116 3rd St SE
Cedar Rapids, Iowa 52401
Alliant Energy plans Tuesday to file a proposal with the Iowa Utilities Board to buy a large-scale solar project near Palo from NextEra Energy and further develop that project into the state’s largest solar and battery storage facility.
The plan calls for NextEra to continue developing 200 megawatts of solar energy and 75 megawatts of energy storage as the first two phases of a planned solar project near the site of the decommissioning Duane Arnold Energy Center.
Alliant would buy the completed project from NextEra, adding another 200 megawatts of solar at a later date, Alliant announced Tuesday morning.
“This is good for our customers, the communities we serve and the environment while powering tens of thousands of homes with solar energy,” Mayuri Farlinger, director of operations at Alliant Energy, said in a prepared statement. “In addition, these projects assure our customers we have a diverse mix of reliable energy generation to meet their ongoing demands.”

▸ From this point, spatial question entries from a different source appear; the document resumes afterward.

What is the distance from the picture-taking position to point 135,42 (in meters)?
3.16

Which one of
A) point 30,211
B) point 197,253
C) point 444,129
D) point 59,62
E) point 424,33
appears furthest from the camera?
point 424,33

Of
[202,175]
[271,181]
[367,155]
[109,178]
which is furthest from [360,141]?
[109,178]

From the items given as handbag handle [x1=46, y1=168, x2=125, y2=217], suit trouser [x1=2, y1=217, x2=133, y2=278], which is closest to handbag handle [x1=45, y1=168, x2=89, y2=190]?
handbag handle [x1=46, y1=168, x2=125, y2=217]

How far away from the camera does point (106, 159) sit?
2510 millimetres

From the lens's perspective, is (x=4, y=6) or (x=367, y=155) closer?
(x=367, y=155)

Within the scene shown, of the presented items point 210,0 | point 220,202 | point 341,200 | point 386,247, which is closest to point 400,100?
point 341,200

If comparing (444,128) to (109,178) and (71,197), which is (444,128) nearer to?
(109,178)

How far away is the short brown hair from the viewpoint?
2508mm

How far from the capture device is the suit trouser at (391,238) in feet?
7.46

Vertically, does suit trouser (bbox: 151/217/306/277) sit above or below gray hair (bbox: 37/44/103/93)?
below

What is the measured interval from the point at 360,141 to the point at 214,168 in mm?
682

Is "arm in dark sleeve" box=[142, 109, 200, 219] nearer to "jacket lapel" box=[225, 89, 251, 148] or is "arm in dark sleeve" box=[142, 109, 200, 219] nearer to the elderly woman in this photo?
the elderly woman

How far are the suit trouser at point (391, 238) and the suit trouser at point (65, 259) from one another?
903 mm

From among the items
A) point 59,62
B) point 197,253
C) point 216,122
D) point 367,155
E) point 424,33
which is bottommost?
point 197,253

As energy costs rise and climate change causes more extreme weather that can disrupt energy delivery, scientists, entrepreneurs and government leaders are considering the best ways to store energy so it’s there when it is needed.

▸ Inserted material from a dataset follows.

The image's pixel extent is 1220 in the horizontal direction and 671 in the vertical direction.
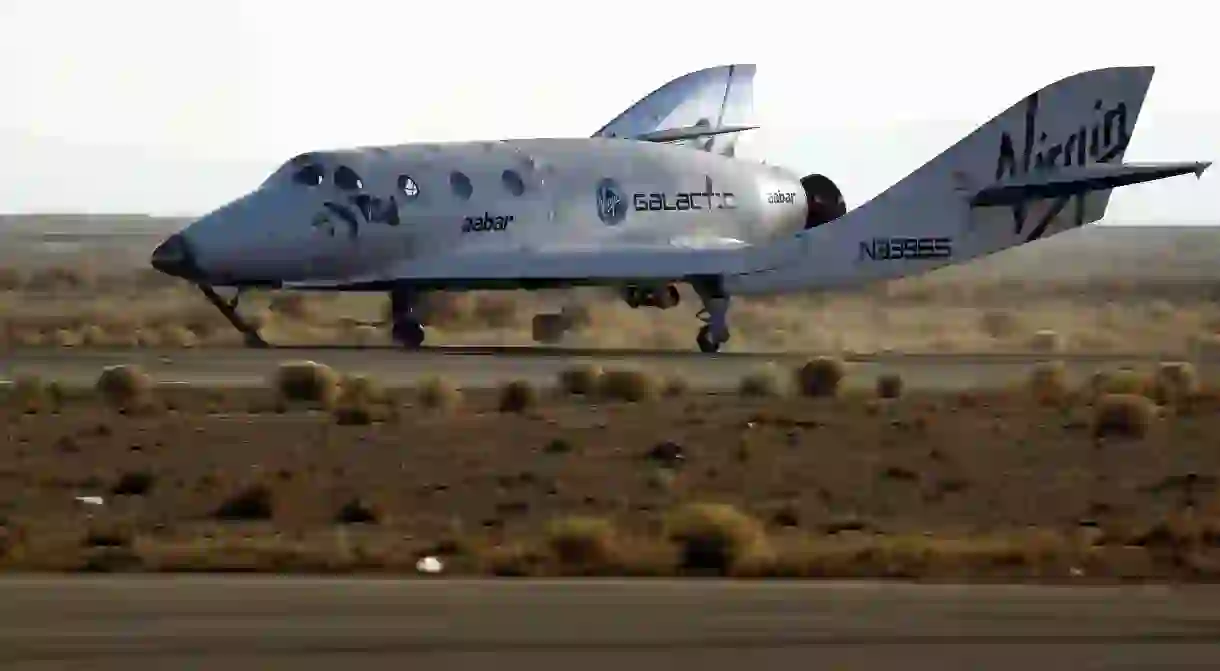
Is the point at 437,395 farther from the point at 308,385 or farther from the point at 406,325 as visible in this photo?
the point at 406,325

Each year, some share of Iowa’s wind power isn’t delivered to the power grid because demand for power is low at the time. If this energy could be stored and later sold into the grid, Iowa's wind plant owners could make more than $25 million a year, according to a December report from the Iowa Economic Development Authority.

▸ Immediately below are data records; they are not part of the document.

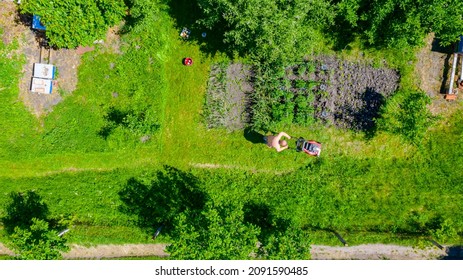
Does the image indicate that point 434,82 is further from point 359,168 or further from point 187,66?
point 187,66

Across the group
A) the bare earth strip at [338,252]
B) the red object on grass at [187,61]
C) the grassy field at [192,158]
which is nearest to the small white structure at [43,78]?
the grassy field at [192,158]

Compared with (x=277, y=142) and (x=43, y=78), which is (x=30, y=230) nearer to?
(x=43, y=78)

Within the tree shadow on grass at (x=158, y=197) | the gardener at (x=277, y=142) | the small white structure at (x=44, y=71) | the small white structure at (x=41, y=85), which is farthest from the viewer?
the tree shadow on grass at (x=158, y=197)

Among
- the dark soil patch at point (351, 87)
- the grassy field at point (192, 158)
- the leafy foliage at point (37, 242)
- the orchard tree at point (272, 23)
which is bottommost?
the leafy foliage at point (37, 242)

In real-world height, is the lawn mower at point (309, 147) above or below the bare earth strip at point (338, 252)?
above

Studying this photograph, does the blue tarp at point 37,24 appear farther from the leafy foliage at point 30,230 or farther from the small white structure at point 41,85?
the leafy foliage at point 30,230

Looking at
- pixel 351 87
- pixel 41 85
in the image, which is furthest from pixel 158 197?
pixel 351 87

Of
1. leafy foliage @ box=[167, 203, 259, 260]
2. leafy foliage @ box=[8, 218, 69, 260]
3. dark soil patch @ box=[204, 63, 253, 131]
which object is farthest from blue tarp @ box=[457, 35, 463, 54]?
leafy foliage @ box=[8, 218, 69, 260]

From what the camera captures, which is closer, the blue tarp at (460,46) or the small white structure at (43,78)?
the blue tarp at (460,46)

The proposed Duane Arnold Solar Project will create up to 200 new construction jobs, Alliant said. In addition to the jobs, there is ripple effect of wages, tax revenue and other economic activity connected with the projects.
By locating the project at the former Duane Arnold site, Alliant can use power transmission infrastructure already there, the company said.
Once all the new Palo projects are operational, combined with Alliant Energy’s existing 1,300 megawatts of wind generation in Iowa, nearly 50 percent of the company’s total resource mix in the state will be from renewable resources, the company said.
Alliant is on pace to meet this milestone by 2025. The company wants to be at net-zero carbon emissions by 2050.
The Utilities Board’s decision on the Palo project is expected in the second half of 2022, Alliant said.
NextEra, which has operated in Iowa since 1999, said in June it plans to invest $800 million in the solar project, including $50 million paid to landowners over the project’s 30-year life span.
The project will be built on about 1,000 acres that includes the Duane Arnold site and land leased from nearby owners.
The company’s land leasing phase was nearly complete in June, Project Director Kimberly Dickey said at the time. She said NextEra would not use eminent domain to acquire the land.
Alliant, headquartered in Madison, Wisc., serves nearly 977,000 electric customers and 420,000 natural gas customers in Iowa and Wisconsin. The company already has several solar projects and an energy storage pilot project in Decorah.